SOURCE EXTRACT
★ ★ ★ ★ ★ ★ ★

The District of Oregon Financial Litigation Unit’s (FLU) efforts to collect restitution for victims of crimes involves regular review of a defendant’s changing financial circumstances and ability to pay. When defendants resist efforts to set up a voluntary and reasonable payment schedule, the FLU pursues wage garnishment, bank accounts, and retirement accounts; depositions; and the seizure and sale of real estate that can be applied to the defendant’s debt.
One example of the district’s recent restitution collection efforts was in the case of U.S.v. Carol Landesman, a Gresham, Oregon psychologist who created false invoices to send to a Catholic diocese for counseling services she did not actually provide. The defendant was ordered to pay restitution in the amount of $113,770, all of which was paid in full at sentencing. Not all cases result in such swift collections, however, and the FLU often spends years pursuing restitution payments from defendants who attempt to hide assets and evade their obligations to fully repay their victims.

★ ★ ★ ★ ★ ★ ★

Saved data entries:
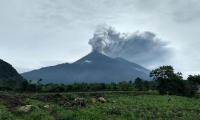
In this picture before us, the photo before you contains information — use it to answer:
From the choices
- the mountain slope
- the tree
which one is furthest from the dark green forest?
the mountain slope

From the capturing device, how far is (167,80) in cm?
6319

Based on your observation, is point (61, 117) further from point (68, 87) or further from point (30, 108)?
point (68, 87)

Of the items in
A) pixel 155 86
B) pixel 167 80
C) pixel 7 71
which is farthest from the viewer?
pixel 7 71

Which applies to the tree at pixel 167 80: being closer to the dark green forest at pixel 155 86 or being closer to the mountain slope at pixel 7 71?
the dark green forest at pixel 155 86

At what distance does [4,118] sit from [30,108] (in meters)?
3.79

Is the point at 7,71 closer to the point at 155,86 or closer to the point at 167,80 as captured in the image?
the point at 155,86

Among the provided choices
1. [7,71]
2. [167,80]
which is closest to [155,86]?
[167,80]

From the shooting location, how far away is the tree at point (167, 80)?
61.2 meters

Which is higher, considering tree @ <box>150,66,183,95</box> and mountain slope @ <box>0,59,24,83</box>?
mountain slope @ <box>0,59,24,83</box>

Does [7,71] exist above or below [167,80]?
above

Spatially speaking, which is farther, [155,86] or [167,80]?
[155,86]

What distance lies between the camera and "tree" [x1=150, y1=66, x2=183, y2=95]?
61219 millimetres

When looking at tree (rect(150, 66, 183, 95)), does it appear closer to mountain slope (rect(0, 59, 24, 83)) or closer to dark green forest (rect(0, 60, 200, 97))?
dark green forest (rect(0, 60, 200, 97))

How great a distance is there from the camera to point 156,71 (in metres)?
64.0
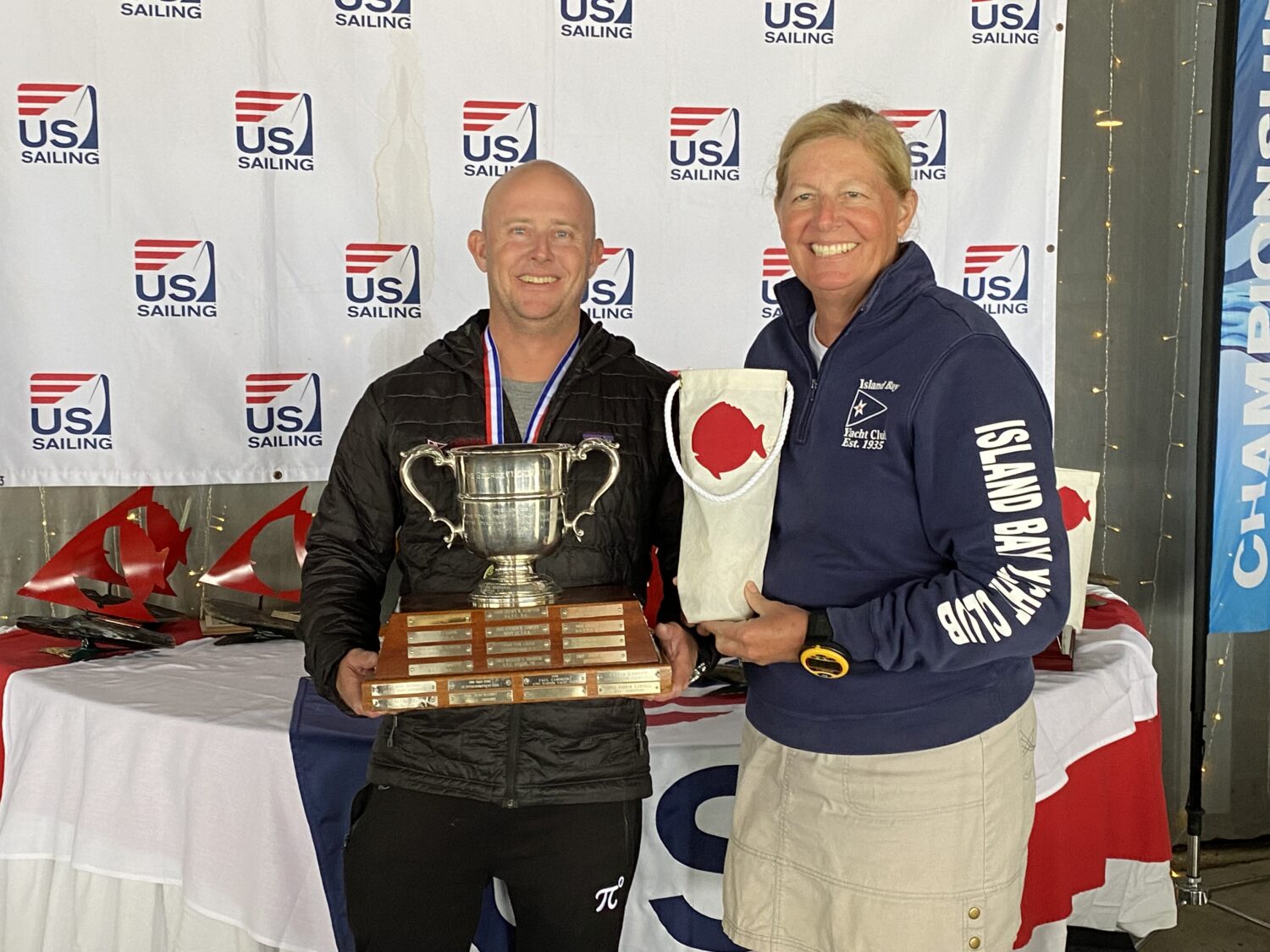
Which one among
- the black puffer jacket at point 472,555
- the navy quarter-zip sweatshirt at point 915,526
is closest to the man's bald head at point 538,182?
the black puffer jacket at point 472,555

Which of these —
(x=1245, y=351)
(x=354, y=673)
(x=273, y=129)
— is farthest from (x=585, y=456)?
(x=1245, y=351)

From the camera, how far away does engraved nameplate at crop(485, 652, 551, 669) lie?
58.8 inches

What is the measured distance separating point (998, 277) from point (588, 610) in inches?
91.7

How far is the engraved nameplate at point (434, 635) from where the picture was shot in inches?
60.5

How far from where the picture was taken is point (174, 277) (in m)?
3.18

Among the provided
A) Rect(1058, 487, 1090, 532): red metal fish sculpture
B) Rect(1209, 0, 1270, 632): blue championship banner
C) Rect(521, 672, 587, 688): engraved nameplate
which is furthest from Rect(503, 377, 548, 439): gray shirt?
Rect(1209, 0, 1270, 632): blue championship banner

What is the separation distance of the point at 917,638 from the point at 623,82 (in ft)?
7.58

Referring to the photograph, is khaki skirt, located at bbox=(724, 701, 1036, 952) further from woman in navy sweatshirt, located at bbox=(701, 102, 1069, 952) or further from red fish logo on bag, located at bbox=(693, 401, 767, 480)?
red fish logo on bag, located at bbox=(693, 401, 767, 480)

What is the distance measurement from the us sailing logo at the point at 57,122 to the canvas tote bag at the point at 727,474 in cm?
227

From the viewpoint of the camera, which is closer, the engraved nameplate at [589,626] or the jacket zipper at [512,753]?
the engraved nameplate at [589,626]

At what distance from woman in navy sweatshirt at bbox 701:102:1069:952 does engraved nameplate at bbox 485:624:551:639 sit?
0.26 metres

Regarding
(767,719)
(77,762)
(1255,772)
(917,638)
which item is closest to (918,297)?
(917,638)

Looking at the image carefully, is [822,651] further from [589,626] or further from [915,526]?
[589,626]

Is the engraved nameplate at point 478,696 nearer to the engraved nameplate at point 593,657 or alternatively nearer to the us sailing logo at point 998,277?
the engraved nameplate at point 593,657
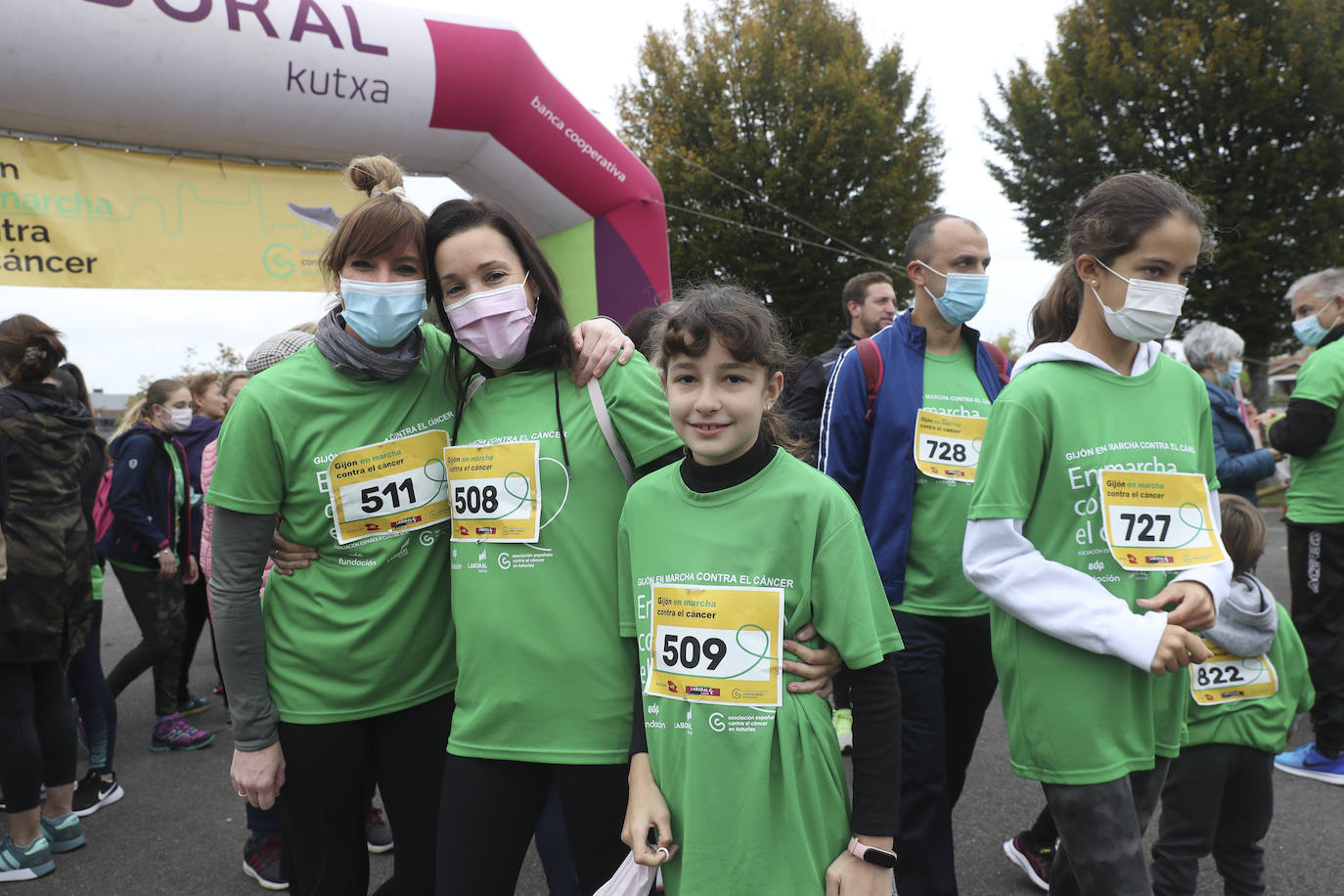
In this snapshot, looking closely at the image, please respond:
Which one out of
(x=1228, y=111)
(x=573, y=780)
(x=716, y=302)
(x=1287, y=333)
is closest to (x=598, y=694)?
(x=573, y=780)

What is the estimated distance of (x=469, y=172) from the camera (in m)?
6.19

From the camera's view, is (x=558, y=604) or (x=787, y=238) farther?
(x=787, y=238)

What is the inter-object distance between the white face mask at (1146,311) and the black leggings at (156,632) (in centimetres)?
481

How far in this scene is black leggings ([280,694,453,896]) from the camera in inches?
82.5

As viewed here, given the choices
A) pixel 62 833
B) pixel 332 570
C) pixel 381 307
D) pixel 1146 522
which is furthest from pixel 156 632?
pixel 1146 522

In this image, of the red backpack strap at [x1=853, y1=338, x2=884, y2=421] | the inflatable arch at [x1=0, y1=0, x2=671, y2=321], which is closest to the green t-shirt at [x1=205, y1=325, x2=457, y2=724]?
the red backpack strap at [x1=853, y1=338, x2=884, y2=421]

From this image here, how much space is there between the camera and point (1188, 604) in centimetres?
179

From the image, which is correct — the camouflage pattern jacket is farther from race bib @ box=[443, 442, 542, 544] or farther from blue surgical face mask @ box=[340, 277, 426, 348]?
race bib @ box=[443, 442, 542, 544]

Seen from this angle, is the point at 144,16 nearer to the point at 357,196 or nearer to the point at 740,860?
the point at 357,196

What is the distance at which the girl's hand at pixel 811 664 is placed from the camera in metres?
1.65

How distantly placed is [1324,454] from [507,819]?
414 cm

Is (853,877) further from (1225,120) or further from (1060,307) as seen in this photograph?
(1225,120)

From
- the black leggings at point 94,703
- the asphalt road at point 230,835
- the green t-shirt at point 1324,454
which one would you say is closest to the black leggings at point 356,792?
the asphalt road at point 230,835

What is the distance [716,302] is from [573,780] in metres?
1.02
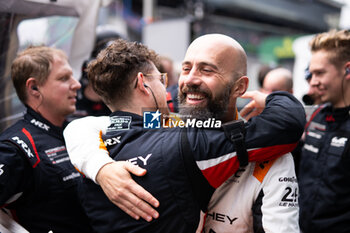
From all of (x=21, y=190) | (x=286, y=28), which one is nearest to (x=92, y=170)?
(x=21, y=190)

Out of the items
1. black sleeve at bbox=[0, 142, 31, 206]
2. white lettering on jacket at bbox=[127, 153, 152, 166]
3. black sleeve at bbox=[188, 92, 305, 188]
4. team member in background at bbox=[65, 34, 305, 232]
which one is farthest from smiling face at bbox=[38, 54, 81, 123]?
black sleeve at bbox=[188, 92, 305, 188]

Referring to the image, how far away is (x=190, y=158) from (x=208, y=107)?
0.21 m

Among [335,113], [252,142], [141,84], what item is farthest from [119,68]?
[335,113]

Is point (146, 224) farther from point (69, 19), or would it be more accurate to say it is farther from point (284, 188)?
point (69, 19)

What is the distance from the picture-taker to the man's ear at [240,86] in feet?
3.63

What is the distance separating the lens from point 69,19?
208 centimetres

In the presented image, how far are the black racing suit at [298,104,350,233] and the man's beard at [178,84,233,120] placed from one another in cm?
83

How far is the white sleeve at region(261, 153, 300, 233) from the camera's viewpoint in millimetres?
964

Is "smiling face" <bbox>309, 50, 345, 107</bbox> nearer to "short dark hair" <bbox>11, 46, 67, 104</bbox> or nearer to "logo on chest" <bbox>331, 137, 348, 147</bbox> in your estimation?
"logo on chest" <bbox>331, 137, 348, 147</bbox>

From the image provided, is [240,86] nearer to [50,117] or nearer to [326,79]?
[326,79]

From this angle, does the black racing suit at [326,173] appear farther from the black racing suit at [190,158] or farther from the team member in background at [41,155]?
the team member in background at [41,155]

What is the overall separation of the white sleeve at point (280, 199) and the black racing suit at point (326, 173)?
671 mm

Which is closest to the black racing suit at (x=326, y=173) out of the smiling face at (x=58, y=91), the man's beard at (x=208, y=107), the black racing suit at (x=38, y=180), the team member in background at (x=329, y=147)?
the team member in background at (x=329, y=147)

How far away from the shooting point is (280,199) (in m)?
0.98
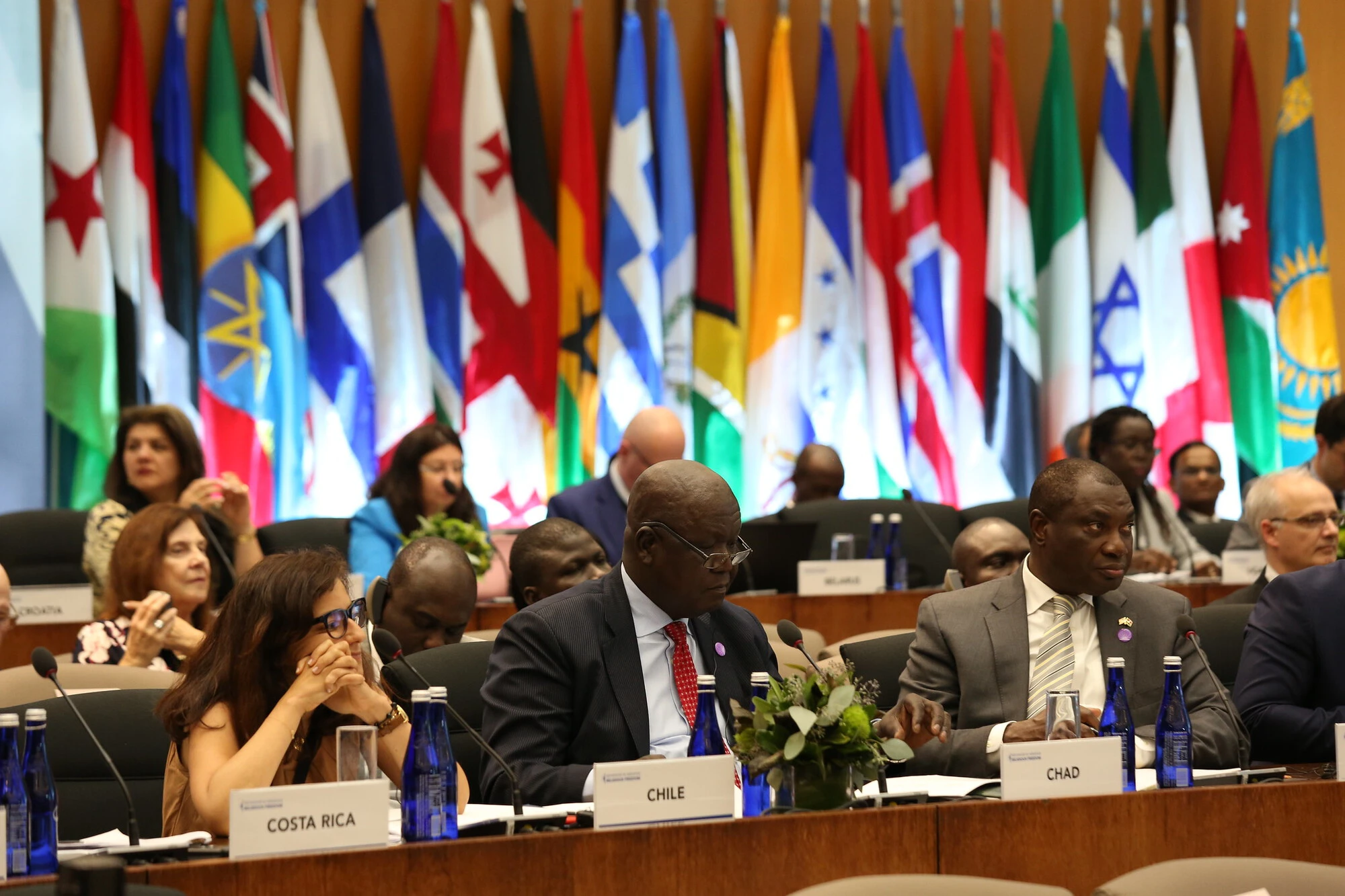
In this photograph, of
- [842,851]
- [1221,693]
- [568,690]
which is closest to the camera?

★ ★ ★ ★ ★ ★ ★

TASKS TO CARRY OUT
(a) According to the restitution text, why does the FLU often spend years pursuing restitution payments?
(b) Repeat the restitution text, beginning at the words "One example of" and stopping after "repay their victims.".
(c) Answer these questions using the restitution text:
(i) What amount of restitution was Carol Landesman ordered to pay?
(ii) To whom did she send the false invoices?
(iii) What does the FLU regularly review in its efforts to collect restitution?

RESPONSES IN ORDER
(a) Some defendants try to hide their assets and evade their obligations to fully repay their victims. This means collections are not always swift.

(b)
One example of the district’s recent restitution collection efforts was in the case of U.S.v. Carol Landesman, a Gresham, Oregon psychologist who created false invoices to send to a Catholic diocese for counseling services she did not actually provide. The defendant was ordered to pay restitution in the amount of $113,770, all of which was paid in full at sentencing. Not all cases result in such swift collections, however, and the FLU often spends years pursuing restitution payments from defendants who attempt to hide assets and evade their obligations to fully repay their victims.

(c)
(i) $113,770
(ii) A Catholic diocese
(iii) A defendant's changing financial circumstances and ability to pay